We often think that if we can just keep our kids away from any negative influences, especially “bad” friends, they’ll be more likely to grow up sharing our values and turn out to be “good” people.
This is all fine and dandy.
However, one may easily “enter the path of the wicked” on their own. Most of us don’t really need encouraged to sin or “walk in the way of evil”. We tend to learn how to sin pretty early in life. The real lesson for us is to learn how important it is for us to “turn away from it.” Going down the wicked path is such an easy thing to do.
Sin is a bad thing. Sin isn’t something to mimic. Sin is not something to toy with. Sin is bad. Sin is bad enough that I need to make a point to not put myself in a position where I am “entering the path of the wicked.”
The problem, we all have a bent of sin. None of us are really “good.” Even those of us who have been followers of Christ many years can still find ourselves going down a path of wickedness if we aren’t careful. Going to church every week won’t, by itself, keep us from entering that path. Proverbs is showing us we must take diligent steps to avoid wickedness.

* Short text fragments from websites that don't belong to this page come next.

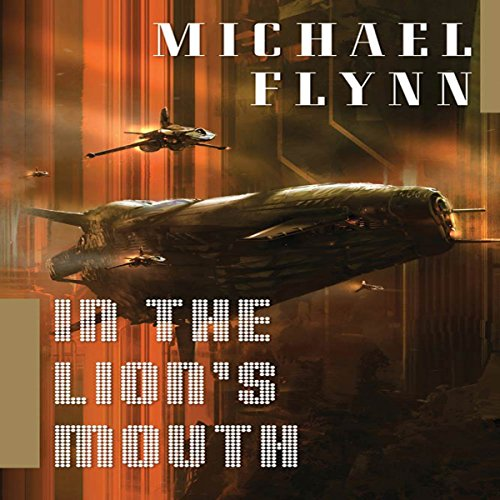 In the Lion's Mouth (Spiral Arm #3) - Michael Flynn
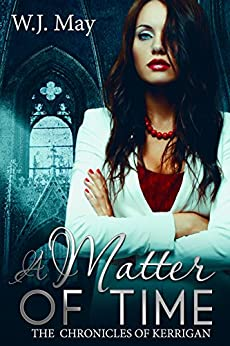 A Matter of Time: Paranormal superpower Supernatural, Romance (The Chronicles of Kerrigan Book 13) by [May, W.J.]
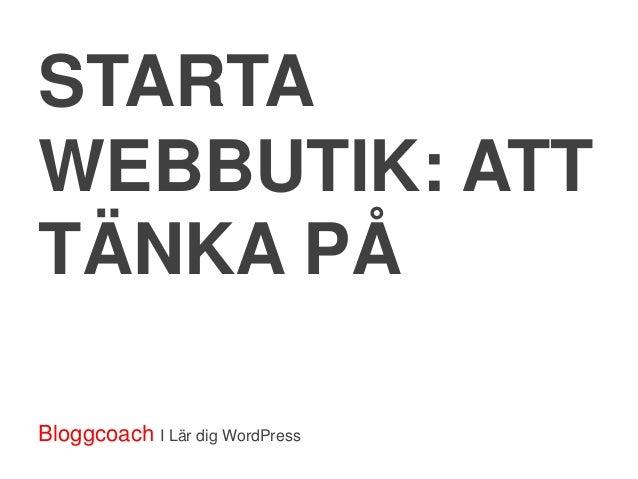 STARTAWEBBUTIK: ATTTÄNKA PÅBloggcoach I Lär dig WordPress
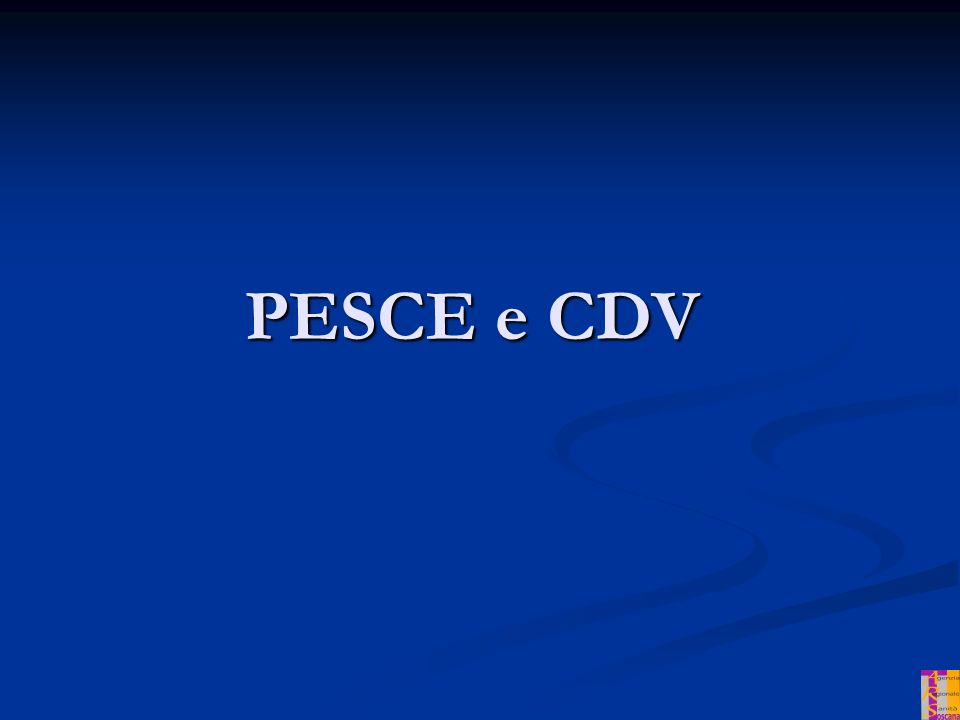 Grassi e rischio CDV COLESTEROLO – LDL = cattivo COLESTEROLO – HDL = buono TRIGLICERIDI PESCE E CDV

But at the same time, Jesus’ model for His disciples is to be connected to the world around us, but in a way that we are different. Some might call that “being in the world but not of the world.” I think that’s all part of the salt and light teaching of Matthew 5.

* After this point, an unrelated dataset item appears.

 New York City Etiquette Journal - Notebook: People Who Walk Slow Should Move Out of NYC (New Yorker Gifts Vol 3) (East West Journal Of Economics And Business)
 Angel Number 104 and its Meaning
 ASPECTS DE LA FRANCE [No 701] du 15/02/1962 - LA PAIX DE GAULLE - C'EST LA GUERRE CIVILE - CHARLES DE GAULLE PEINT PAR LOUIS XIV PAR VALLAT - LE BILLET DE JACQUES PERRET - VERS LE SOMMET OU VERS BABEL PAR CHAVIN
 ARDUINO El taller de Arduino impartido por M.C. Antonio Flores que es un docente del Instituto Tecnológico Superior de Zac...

I’m not going to be dogmatic on what steps one needs to take to avoid that wicked path mentioned here in Proverbs 4, but I will throw out an idea that we must take seriously the call to keep ourselves from going down a path of wickedness. For me, this is an almost every day decision. No one wakes up one morning and says “Today, I’m going to compromise my values and risk my family and career for one single fling of sin.” But, slowly overtime, that is what people who get trapped by sin end up doing. It starts because they didn’t take the necessary steps to keep themselves from ever getting into a compromising situation.
Verse 26 of Proverbs 4 tells us to “ponder the path of your feet.” Take a moment and think before you head down the path of the wicked.
Whether it’s sexual temptation, greed, a grab for power and recognition or any other sinful pleasure, the allure begins slowly. That path of the wicked can trip us up unless we do as Proverbs tells, “Avoid it and turn away from it.” So, daily, make a point to ask the LORD to give you wisdom on the path you are walking. If you get any indication that you might not want to go down a particular path, then error on the side of the wisdom of Proverbs.